Пока объединенные дипломатические корпуса обеих Солнечных обменивались натянутыми любезностями, составляли и подписывали бесконечные пакты, соглашения, резолюции, договоры и декларации, разведки и контрразведки вели свою жуткую игру. Агенты проникали в святая святых политической и экономической жизни, вербовали людей десятками, устраивали саботажи и вынюхивали тайны не только государственного, но и планетарного масштаба.
В то время, как ученые и ведущие умы двух огромных, пугающе схожих цивилизаций восторгались капризом природы, столкнувшим их миры, закатывали ассамблеи и исступленно пытались разобраться в особенностях социальных норм и исторических моделей развития Земли X и Земли Y, военные старались захватить преимущество на границах зоны перехода. В обеих Солнечных возле Точек были стянуты мощнейшие силы космических флотов многих стран, не желающих упустить своего шанса завладеть приоритетными стратегическими объектами в периферийных марсианских областях. Вооруженные столкновения повторялись каждые три-четыре дня.

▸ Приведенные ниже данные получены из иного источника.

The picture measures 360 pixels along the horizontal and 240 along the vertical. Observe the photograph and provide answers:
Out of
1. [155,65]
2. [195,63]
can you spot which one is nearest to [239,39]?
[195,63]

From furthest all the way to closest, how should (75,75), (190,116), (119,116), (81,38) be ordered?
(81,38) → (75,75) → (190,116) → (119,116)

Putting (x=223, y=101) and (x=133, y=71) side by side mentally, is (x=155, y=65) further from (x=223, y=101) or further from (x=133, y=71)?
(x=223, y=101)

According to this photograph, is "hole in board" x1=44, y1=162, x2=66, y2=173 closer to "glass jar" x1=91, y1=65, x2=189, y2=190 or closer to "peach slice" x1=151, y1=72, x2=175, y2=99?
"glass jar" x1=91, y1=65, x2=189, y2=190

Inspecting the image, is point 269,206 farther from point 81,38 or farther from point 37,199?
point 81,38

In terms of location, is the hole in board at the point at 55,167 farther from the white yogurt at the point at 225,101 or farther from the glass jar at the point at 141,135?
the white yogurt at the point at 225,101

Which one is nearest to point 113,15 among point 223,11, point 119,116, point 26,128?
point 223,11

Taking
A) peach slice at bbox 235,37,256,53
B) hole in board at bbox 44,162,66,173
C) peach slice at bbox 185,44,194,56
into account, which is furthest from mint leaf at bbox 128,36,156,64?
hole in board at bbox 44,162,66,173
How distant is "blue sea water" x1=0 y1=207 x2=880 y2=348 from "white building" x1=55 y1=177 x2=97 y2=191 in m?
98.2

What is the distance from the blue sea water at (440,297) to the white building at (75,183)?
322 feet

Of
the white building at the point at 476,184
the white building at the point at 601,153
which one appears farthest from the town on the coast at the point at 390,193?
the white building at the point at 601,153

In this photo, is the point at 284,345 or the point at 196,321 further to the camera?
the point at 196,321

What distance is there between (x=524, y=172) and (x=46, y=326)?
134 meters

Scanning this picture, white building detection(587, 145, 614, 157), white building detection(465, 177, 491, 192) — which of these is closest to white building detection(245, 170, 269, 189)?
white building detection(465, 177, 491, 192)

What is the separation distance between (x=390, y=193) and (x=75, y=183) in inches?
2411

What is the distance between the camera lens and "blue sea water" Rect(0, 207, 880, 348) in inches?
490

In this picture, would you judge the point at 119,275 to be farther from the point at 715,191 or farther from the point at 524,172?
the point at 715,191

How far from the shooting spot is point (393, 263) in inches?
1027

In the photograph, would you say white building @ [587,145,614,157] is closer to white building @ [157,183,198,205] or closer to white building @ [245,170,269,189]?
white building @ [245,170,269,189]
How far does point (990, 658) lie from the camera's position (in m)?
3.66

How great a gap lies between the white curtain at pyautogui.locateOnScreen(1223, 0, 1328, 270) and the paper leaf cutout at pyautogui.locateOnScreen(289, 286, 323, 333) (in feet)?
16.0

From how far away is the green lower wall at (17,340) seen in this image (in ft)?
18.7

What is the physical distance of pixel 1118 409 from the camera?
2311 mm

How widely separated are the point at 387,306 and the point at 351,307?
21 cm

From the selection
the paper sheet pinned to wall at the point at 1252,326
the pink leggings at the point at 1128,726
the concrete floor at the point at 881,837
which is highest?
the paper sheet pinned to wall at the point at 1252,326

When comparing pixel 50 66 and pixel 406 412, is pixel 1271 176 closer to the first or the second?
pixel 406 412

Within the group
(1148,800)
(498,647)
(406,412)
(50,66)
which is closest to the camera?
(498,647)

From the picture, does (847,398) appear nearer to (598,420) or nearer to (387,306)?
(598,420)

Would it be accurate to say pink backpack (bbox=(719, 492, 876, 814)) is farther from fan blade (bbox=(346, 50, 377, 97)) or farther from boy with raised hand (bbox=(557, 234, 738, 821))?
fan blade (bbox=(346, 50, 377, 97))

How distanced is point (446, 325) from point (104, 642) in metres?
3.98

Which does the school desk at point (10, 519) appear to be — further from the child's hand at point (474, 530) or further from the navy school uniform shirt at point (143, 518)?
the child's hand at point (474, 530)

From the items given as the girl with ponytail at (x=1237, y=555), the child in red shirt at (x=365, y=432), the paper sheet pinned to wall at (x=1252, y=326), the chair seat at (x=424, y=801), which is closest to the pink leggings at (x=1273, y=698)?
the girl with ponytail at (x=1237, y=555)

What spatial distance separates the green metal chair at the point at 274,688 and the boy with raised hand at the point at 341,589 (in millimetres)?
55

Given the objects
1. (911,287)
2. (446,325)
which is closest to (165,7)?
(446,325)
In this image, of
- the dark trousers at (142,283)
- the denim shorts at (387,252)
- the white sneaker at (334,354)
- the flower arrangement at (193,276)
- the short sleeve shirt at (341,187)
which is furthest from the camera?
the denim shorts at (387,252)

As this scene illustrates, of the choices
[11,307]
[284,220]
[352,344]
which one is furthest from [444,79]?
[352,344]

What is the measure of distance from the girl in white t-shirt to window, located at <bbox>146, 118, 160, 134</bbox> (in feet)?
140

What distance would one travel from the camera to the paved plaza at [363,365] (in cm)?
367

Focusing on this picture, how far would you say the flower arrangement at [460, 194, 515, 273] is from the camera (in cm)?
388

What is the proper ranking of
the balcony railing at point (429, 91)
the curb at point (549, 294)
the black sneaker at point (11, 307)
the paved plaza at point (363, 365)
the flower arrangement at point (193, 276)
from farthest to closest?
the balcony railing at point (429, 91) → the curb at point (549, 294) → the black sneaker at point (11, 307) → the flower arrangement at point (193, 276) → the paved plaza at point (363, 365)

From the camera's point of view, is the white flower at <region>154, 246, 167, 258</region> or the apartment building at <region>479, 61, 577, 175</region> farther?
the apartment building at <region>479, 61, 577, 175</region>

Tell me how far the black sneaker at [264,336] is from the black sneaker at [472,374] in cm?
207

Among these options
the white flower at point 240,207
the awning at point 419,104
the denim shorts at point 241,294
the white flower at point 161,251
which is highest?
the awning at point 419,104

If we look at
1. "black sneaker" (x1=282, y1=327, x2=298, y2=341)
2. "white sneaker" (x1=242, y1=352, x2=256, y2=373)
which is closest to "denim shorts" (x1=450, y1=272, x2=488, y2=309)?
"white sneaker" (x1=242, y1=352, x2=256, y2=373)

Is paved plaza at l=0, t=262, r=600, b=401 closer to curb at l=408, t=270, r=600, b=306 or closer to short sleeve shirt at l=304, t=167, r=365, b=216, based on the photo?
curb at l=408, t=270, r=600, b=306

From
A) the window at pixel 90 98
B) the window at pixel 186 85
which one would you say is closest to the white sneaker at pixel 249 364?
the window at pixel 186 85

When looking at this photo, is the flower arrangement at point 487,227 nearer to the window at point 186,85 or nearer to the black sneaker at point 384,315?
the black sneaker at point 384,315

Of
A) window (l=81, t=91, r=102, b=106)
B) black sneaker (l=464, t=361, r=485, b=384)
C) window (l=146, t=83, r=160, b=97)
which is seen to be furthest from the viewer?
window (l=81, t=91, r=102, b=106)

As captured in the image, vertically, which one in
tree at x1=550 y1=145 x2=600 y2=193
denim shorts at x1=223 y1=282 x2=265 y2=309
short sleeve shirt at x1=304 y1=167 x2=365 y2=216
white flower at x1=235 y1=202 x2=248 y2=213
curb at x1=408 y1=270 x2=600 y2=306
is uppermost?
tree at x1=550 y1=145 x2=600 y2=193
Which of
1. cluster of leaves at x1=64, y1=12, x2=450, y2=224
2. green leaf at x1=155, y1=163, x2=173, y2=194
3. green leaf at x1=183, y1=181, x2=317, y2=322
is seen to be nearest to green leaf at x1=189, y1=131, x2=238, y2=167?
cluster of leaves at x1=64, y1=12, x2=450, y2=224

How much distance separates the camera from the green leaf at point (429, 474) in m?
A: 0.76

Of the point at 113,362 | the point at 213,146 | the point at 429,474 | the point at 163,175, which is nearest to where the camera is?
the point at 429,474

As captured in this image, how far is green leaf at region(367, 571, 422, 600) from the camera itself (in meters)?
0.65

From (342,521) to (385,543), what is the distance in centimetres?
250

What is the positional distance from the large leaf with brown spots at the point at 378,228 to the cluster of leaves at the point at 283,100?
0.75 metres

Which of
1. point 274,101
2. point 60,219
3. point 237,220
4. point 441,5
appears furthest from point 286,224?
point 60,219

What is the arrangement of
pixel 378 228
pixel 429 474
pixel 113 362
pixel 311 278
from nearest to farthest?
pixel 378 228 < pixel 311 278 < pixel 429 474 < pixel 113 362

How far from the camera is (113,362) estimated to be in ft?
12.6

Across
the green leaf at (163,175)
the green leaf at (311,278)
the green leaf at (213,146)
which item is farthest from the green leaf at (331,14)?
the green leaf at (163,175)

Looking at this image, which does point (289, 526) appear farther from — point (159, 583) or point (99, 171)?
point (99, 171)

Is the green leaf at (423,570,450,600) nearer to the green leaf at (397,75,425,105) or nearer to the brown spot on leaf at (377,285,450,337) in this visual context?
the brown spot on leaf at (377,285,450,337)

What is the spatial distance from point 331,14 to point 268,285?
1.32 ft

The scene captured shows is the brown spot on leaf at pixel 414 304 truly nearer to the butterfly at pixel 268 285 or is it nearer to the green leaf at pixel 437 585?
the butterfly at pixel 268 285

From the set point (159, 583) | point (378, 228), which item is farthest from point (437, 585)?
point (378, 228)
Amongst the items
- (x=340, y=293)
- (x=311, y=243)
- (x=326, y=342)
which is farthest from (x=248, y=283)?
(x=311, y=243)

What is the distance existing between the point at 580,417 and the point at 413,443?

Одни СМИ разносили по эфиру сфабрикованные для масс информационные бомбы, призванные настроить людей на сотрудничество и терпимость, другие – в открытую подстрекали ополчиться против иноземных интервентов, третьи – вопили о грядущем конце света и небесном возмездии, чем удобряли и без того плодоносную почву для распространения всяческих сект, религиозных фанатиков и масонских обществ… А в это время гигантские энергетические олигополии, воротилы тяжелой промышленности и передовых военных технологий объединялись в союзы под надежным прикрытием политиков и «серых кардиналов» от обоих миров.
Пока бюрократы и прочие пустозвоны продумывали структуру Высшего Декларационного Совета Миров – нового органа власти и контроля, регулирующего отношения между Солнечными, – теневые организации, обладающие реальной властью и влиянием на политической арене, быстренько разделили сферы влияния и спровоцировали локальные военные действия, выгодные для горстки энергетических баронов…
Пока одни вершили историю, другие мололись в ее окровавленных жерновах.
Пока спецслужбы проводили головокружительные секретные операции на поверхности планет и в космосе, обыкновенные люди таращились в экраны мониторов и внимали последним новостным сводкам, ползущим по сети…
Обыкновенные люди до сих пор пребывали в неведении относительно реальных событий, происходящих в зоне контакта. Общественным мнением, как обычно, вальяжно поигрывали.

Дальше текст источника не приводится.